Hz. Muhammed’le başlayıp günümüze kadar devam eden birlikteliklerle, birbiriyle bu derece iç içe geçen bu iki din mensuplarının birbirinden ayrılması ya da kopması da zannedildiği kadar basit ve kolay değildir. Her şeye rağmen hem İslam ülkelerinde Yahudilerin yaşamaya devam etmesi, hem de İsrail Devleti’nde bir milyona yakın Müslüman’ın yaşaması, perçinlenmiş birlikteliğin canlı kanıtlarıdır. Yazının başlığının hemen altında verilen, asırların tecrübelerini yansıtan şu atasözü durumu gayet iyi özetlemektedir: “Yahudisiz pazar, tuzsuz çorbaya benzer.” Tarih boyunca bu durum sadece ekonomik alanda değil, toplumsal hayatın bütün alanlarında geçerli olmuştur.

Bu iki din mensupları arasında günümüzde yaşanan bir takım tatsız hadiseler geçicidir; insani ve akıllı politikalarla aşılabilecek bir durumdur. İdeolojik ve politik kaygıların bir kenara bırakılarak tarihi tecrübeler ışığında insani çözümlerin üretilmesi hiç de zor değildir.

Öte yandan son zamanlarda özellikle Batı’da moda olan Müslüman ve Yahudi karşıtlığı ile entegrasyon adı altında yapılmaya çalışılan asimilasyon girişimlerinin, bu bir arada yaşamın güzel örnekleriyle dolu tarihi tecrübeden alması gereken önemli dersler vardır.

Doç.
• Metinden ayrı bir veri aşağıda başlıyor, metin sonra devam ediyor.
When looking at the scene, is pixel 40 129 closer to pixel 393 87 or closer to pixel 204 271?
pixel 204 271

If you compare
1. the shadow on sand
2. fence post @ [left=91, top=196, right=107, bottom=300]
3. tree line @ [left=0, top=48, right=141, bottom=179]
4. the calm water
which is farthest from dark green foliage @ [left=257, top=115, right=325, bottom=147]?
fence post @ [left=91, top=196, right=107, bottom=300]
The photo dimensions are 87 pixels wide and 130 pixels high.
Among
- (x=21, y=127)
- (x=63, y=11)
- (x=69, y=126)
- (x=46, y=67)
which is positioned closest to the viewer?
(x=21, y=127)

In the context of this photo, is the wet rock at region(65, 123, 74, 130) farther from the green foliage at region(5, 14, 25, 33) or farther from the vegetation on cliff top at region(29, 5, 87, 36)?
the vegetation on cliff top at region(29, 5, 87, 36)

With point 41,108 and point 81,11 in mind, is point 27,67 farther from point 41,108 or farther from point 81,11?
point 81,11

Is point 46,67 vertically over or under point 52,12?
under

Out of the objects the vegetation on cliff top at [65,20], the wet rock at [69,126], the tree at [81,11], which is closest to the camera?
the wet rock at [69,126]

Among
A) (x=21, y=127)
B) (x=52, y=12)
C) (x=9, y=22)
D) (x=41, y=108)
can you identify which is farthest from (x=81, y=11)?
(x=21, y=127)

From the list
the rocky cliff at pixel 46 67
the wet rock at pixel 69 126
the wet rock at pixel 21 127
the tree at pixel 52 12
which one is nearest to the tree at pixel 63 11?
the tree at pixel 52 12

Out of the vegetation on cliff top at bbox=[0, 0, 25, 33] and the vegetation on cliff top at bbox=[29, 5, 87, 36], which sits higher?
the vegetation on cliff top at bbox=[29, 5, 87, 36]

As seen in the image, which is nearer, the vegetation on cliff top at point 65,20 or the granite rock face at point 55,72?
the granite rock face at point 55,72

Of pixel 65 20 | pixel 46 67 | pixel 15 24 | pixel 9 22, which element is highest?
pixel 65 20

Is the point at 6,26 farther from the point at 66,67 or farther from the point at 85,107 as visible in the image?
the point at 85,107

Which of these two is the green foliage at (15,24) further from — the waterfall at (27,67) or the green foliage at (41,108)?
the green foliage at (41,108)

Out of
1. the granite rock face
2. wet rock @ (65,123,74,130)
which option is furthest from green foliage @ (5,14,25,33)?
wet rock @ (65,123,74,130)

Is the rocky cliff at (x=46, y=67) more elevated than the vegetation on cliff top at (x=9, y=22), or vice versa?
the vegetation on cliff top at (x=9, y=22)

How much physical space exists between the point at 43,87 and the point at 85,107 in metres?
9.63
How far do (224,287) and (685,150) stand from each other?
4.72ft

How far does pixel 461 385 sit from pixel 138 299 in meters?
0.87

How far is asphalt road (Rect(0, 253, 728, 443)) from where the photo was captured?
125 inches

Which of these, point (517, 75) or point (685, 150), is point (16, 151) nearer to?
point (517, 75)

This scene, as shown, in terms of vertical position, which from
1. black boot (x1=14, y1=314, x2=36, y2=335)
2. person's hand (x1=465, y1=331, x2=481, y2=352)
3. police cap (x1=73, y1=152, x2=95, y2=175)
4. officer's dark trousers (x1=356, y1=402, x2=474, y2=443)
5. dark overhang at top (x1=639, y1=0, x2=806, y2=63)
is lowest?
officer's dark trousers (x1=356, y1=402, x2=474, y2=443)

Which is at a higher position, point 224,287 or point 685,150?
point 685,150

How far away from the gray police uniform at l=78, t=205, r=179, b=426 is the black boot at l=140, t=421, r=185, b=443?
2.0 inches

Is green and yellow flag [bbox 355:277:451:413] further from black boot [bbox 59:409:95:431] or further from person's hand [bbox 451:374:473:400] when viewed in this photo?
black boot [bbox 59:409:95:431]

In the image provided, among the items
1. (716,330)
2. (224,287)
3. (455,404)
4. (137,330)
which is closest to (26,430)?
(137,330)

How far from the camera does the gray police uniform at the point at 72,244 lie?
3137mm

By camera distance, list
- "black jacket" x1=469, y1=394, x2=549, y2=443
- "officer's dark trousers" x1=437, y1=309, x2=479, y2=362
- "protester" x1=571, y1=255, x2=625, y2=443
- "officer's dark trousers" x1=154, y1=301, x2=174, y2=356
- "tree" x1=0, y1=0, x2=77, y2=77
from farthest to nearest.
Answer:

Dr. Nuh ARSLANTAŞ kimdir?

1972 yılında Konya’da doğan Arslantaş, 1996 yılında Marmara Üniversitesi İlahiyat Fakültesi’nden mezun oldu. 1997’de M.Ü. İlahiyat Fakültesi İslam Tarihi Anabilim Dalı’na araştırma görevlisi oldu. M.Ü. Sosyal Bilimler Enstitüsü’nde “Emevîler Döneminde Yahudiler” (06.07.2000) isimli yüksek lisans tezini hazırladı. Yabancı hükümetlerce Türk Hükümeti emrine verilen bursla, dil öğrenmek ve sahasında akademik araştırmalar yapmak üzere 2003-2004 öğretim yılında İsrail’de (Hayfa Üniversitesi) bulundu. M.Ü. Sosyal Bilimler Enstitüsü’nde “Abbasiler ve Fatımiler Döneminde Yahudiler” (Temmuz 2007) başlıklı tezi ile doktor, “İslam Dünyasında İktisadi ve İlmi Hayatta Yahudiler” araştırması ile doçent oldu (Nisan 2010). M.Ü. İlahiyat Fakültesi İslam Tarihi Anabilim Dalı’nda öğretim üyesi olarak görev yapan Arslantaş, Arapça, İngilizce ve İbranice biliyor. Halen 11 ay süre ile Kudüs İbrani Üniversitesi Ben Zvi Enstitüsü’nde “Yahudi Tarihçiler Tarafından Osmanlı Tarihi Üzerine Yazılmış İbranice Kronikler” başlıklı projesini hazırlıyor. Arslantaş’ın çok sayıda yayınlanmış kitap, makale ve çalışması bulunuyor.